Hua Hin is likely to be the only one of the five destinations scheduled to reopen to vaccinated tourists on Oct 15 to reach the required inoculation rate of 70% for residents.
Tourism Authority of Thailand governor Yuthasak Supasorn said Hua Hin municipality and Nong Kae district are expected to reach the 70% vaccination target this Friday, with a soft opening plan slated for Oct 15.
Chiang Mai, Chon Buri, Phetchaburi and Bangkok are scheduled to reopen on Nov 1 at the earliest.
Mr Yuthasak said the prime minister visited Phetchaburi yesterday to inspect the readiness of Cha-am, as the province wants to receive tourists directly from Suvarnabhumi airport under its programme called "Cha Am Sunshine".
If the reopening programme imposes strict travel screening and restrictions, as seen at Phuket checkpoints, it will affect the local market, which contributes around 75% of visitors to Hua Hin, because travel will be inconvenient, said Udom Srimahachota, vice-president of the western chapter of the Thai Hotels Association (THA).
Moreover, if Hua Hin can reopen together with nearby areas like Cha-am by Nov 1, travellers will have more travel choices during their trips, he said.
"A reopening date for these two areas of Nov 1 is more preferable as the Covid situation in the provinces should improve by that time," said Mr Udom.
Phisut Sae-Khu, president of THA's eastern chapter, said the short notice for reopening dates being pushed back will affect travel confidence and tourists might decide to visit other destinations instead.

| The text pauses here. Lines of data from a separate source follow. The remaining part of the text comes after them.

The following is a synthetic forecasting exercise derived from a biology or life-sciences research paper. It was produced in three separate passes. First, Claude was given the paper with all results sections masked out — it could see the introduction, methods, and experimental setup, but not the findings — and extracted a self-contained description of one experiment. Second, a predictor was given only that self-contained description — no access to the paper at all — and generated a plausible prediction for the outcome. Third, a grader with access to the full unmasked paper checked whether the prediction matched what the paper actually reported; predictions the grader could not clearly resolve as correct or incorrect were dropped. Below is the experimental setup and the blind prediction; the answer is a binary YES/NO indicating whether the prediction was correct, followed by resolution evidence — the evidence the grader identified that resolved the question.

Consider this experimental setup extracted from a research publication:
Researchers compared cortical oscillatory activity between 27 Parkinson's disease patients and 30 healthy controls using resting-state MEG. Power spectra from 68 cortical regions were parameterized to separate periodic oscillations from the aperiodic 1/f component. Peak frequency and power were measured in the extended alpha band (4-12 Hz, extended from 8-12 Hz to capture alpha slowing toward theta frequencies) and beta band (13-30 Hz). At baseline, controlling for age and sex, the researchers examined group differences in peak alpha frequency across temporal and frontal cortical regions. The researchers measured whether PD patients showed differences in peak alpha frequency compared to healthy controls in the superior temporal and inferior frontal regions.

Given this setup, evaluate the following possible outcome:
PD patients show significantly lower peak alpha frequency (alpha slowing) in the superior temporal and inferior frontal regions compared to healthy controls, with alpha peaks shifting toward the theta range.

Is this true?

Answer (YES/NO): YES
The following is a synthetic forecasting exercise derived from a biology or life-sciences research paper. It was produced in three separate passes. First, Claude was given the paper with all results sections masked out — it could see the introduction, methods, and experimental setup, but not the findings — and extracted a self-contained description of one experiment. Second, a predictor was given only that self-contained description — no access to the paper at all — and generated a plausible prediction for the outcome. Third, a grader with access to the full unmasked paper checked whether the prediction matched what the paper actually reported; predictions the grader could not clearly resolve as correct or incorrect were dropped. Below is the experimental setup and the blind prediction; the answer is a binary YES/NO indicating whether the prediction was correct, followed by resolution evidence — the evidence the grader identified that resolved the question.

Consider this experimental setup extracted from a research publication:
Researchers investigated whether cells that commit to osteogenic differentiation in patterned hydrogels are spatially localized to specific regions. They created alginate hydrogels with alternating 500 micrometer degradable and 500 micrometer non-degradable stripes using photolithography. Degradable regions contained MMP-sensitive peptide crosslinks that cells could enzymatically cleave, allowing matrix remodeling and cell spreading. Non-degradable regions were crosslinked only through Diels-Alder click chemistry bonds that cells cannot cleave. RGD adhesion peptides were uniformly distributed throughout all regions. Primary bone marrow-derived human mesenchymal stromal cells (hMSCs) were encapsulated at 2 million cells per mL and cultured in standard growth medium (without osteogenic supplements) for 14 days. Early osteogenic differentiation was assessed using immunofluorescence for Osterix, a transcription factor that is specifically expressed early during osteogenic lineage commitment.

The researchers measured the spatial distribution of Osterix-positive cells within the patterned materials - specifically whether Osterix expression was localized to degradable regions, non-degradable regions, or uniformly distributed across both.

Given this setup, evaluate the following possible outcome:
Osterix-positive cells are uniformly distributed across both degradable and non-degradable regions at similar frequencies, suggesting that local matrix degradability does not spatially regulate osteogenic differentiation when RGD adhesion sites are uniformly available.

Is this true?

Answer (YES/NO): NO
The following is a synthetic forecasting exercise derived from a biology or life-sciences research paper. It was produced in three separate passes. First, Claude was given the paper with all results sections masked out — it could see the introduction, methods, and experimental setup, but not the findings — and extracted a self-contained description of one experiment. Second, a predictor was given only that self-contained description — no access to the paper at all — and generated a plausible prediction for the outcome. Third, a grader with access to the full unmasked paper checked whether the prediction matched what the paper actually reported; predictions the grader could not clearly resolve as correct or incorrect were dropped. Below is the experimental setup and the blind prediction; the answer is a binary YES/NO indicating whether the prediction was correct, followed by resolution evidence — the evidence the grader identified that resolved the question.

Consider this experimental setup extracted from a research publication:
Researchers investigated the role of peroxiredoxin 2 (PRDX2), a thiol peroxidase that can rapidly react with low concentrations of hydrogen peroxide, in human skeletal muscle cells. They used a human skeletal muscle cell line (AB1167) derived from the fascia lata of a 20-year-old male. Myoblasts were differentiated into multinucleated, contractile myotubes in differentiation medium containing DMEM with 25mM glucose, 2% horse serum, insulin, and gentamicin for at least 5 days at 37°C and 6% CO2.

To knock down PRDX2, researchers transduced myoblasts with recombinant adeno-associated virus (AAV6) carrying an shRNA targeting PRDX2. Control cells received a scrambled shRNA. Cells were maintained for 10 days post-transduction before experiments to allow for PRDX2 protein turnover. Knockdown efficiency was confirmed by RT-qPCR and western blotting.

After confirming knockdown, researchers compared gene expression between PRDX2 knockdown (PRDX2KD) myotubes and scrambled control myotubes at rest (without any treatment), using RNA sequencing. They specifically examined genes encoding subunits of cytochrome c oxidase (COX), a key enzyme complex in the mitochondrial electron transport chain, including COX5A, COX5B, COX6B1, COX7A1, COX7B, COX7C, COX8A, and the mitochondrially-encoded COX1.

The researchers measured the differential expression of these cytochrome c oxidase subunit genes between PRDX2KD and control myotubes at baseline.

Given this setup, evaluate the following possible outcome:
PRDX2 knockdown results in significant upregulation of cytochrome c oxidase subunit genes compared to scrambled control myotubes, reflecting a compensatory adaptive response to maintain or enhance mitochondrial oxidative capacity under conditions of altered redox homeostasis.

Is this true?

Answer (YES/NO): NO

He said operators are not anticipating a high volume of visitors this year as travellers from China and India still cannot visit the country.
Mr Phisut said the government should consider lifting the ban on group gatherings of more than 25 people for meetings and seminars to support hoteliers because the domestic meetings segment can help offset the lack of foreign visitors.
He said the local market can boost monthly occupancy to 30-40%.
Nantanittaya Sesaweech, assistant managing director of Horizon Village and Resort in Chiang Mai, said domestic travellers are the key market for the province, particularly with the reopening plan facing uncertainty because of the pandemic and the low level of vaccination.
Even though locals have weak purchasing power, the domestic meetings, incentives, conventions and exhibitions sector as well as expatriates are potential groups for Chiang Mai, which has plenty of co-working spaces and cafes, said Ms Nantanittaya.
She said the "workcation" trend also attracts long-stay guests from Bangkok, which help sustain occupancy at 20%.